Diketahui peluang bersatunya Bupati Badung 2 periode (2015-2025) I Nyoman Giri Prasta, S.Sos dengan Ketua Dewan Pimpinan Daerah Partai Gerakan Indonesia Raya (DPD Gerindra) Provinsi Bali, Made Muliawan Arya, S.E., M.H. alias De Gadjah (Giri-Mulia) di Pilgub Bali 2024, Rabu, 27 November 2024 disambut super antusias oleh masyarakat Bali.
Hal ini tampak dalam sodoran pertanyaan simulasi 2 pasangan yang dirilis lembaga survei Indikator berjudul “Peluang Menang Calon-Calon Gubernur Bali di Pilkada Bali” periode survei 29 April 2024 hingga 5 Mei 2024.
Menggunakan sampel sebanyak 1.100 responden dengan margin of error sekitar 3,4 persen pada tingkat kepercayaan 95 persen, sebanyak 72,0 persen mengunggulkan duet Giri-Mulia saat disodorkan pertanyaan seandainya pemilihan langsung Gubernur Bali dilaksanakan sekarang siapa yang akan ibu/bapak pilih di antara nama-nama pasangan berikut ini?
Adapun simulasi 2 pasangan ini menyodorkan nama I Nyoman Giri Prasta-Made Muliawan Arya versus Wayan Koster-Tjokorda Oka Artha Ardana Sukawati (Koster-Ace).
Hasilnya, Giri-Mulia meraih 72,0 persen, Koster-Ace 22,0 persen, dan 6,0 persen memilih tidak menjawab.
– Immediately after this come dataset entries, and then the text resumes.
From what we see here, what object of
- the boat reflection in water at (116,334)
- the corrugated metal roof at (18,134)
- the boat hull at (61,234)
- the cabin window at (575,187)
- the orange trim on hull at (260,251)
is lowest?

Peluang bersatunya I Nyoman Giri Prasta-Made Muliawan Arya atau familiar disebut paket Giri-Mulia disebut-sebut tidak terlepas dari fakta bahwa kondisi keuangan Pemerintah Provinsi (Pemprov) Bali yang sedang tidak baik-baik saja sepeninggal Gubernur Bali masa bakti 2018-2023 Wayan Koster-Tjokorda Oka Artha Ardhana Sukawati (Koster-Ace) di mana terjadi defisit hingga Rp1,9 triliun.
Fakta ini diuraikan oleh Penjabat Gubernur Bali Sang Made Mahendra Jaya dalam laporan keterangan pertanggungjawaban (LKPJ) di Sidang Paripurna DPRD Bali Senin, 25 Maret 2024 silam.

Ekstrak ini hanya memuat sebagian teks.